§ REQUIREMENT
Reproduce the data, keeping every word exactly as it is.

§ DATA
----
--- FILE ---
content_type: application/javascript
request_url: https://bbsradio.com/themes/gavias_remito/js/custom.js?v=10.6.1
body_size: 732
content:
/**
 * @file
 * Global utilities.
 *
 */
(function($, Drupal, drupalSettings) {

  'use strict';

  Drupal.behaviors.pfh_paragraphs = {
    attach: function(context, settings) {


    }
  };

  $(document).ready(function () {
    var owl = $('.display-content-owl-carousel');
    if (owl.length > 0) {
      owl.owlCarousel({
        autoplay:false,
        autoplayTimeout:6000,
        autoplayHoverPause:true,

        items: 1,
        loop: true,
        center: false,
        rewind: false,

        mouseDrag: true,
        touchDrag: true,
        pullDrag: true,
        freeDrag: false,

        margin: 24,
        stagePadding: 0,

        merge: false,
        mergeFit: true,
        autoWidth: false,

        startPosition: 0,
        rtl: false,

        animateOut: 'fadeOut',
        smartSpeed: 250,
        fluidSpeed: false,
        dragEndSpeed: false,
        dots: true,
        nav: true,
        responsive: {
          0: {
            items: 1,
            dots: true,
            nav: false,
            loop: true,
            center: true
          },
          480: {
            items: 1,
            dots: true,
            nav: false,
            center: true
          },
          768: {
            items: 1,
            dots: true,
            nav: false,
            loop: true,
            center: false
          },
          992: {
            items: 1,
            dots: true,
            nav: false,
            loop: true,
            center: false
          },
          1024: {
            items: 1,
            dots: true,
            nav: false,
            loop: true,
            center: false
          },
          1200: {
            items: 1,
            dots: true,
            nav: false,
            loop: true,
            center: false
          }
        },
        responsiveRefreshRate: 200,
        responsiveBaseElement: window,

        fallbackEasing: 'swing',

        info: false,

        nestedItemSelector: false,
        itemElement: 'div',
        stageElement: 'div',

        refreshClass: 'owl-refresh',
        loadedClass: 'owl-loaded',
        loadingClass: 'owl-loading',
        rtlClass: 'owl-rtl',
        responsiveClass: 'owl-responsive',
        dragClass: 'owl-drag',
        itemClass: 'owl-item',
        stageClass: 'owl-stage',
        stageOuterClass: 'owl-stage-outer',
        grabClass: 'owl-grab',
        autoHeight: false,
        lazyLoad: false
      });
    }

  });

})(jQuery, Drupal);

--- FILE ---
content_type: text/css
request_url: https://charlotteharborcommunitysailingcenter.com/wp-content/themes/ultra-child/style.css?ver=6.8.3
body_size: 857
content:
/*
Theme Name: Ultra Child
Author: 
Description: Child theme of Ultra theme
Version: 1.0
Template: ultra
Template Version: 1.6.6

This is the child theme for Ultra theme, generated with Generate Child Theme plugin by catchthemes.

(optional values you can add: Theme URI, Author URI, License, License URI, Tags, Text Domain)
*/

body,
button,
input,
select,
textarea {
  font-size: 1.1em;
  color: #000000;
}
----
§ SOLUTION FOR THIS EXERCISE
--- FILE ---
content_type: application/javascript
request_url: https://bbsradio.com/themes/gavias_remito/js/custom.js?v=10.6.1
body_size: 732
content:
/**
 * @file
 * Global utilities.
 *
 */
(function($, Drupal, drupalSettings) {

  'use strict';

  Drupal.behaviors.pfh_paragraphs = {
    attach: function(context, settings) {


    }
  };

  $(document).ready(function () {
    var owl = $('.display-content-owl-carousel');
    if (owl.length > 0) {
      owl.owlCarousel({
        autoplay:false,
        autoplayTimeout:6000,
        autoplayHoverPause:true,

        items: 1,
        loop: true,
        center: false,
        rewind: false,

        mouseDrag: true,
        touchDrag: true,
        pullDrag: true,
        freeDrag: false,

        margin: 24,
        stagePadding: 0,

        merge: false,
        mergeFit: true,
        autoWidth: false,

        startPosition: 0,
        rtl: false,

        animateOut: 'fadeOut',
        smartSpeed: 250,
        fluidSpeed: false,
        dragEndSpeed: false,
        dots: true,
        nav: true,
        responsive: {
          0: {
            items: 1,
            dots: true,
            nav: false,
            loop: true,
            center: true
          },
          480: {
            items: 1,
            dots: true,
            nav: false,
            center: true
          },
          768: {
            items: 1,
            dots: true,
            nav: false,
            loop: true,
            center: false
          },
          992: {
            items: 1,
            dots: true,
            nav: false,
            loop: true,
            center: false
          },
          1024: {
            items: 1,
            dots: true,
            nav: false,
            loop: true,
            center: false
          },
          1200: {
            items: 1,
            dots: true,
            nav: false,
            loop: true,
            center: false
          }
        },
        responsiveRefreshRate: 200,
        responsiveBaseElement: window,

        fallbackEasing: 'swing',

        info: false,

        nestedItemSelector: false,
        itemElement: 'div',
        stageElement: 'div',

        refreshClass: 'owl-refresh',
        loadedClass: 'owl-loaded',
        loadingClass: 'owl-loading',
        rtlClass: 'owl-rtl',
        responsiveClass: 'owl-responsive',
        dragClass: 'owl-drag',
        itemClass: 'owl-item',
        stageClass: 'owl-stage',
        stageOuterClass: 'owl-stage-outer',
        grabClass: 'owl-grab',
        autoHeight: false,
        lazyLoad: false
      });
    }

  });

})(jQuery, Drupal);

--- FILE ---
content_type: text/css
request_url: https://charlotteharborcommunitysailingcenter.com/wp-content/themes/ultra-child/style.css?ver=6.8.3
body_size: 857
content:
/*
Theme Name: Ultra Child
Author: 
Description: Child theme of Ultra theme
Version: 1.0
Template: ultra
Template Version: 1.6.6

This is the child theme for Ultra theme, generated with Generate Child Theme plugin by catchthemes.

(optional values you can add: Theme URI, Author URI, License, License URI, Tags, Text Domain)
*/

body,
button,
input,
select,
textarea {
  font-size: 1.1em;
  color: #000000;
}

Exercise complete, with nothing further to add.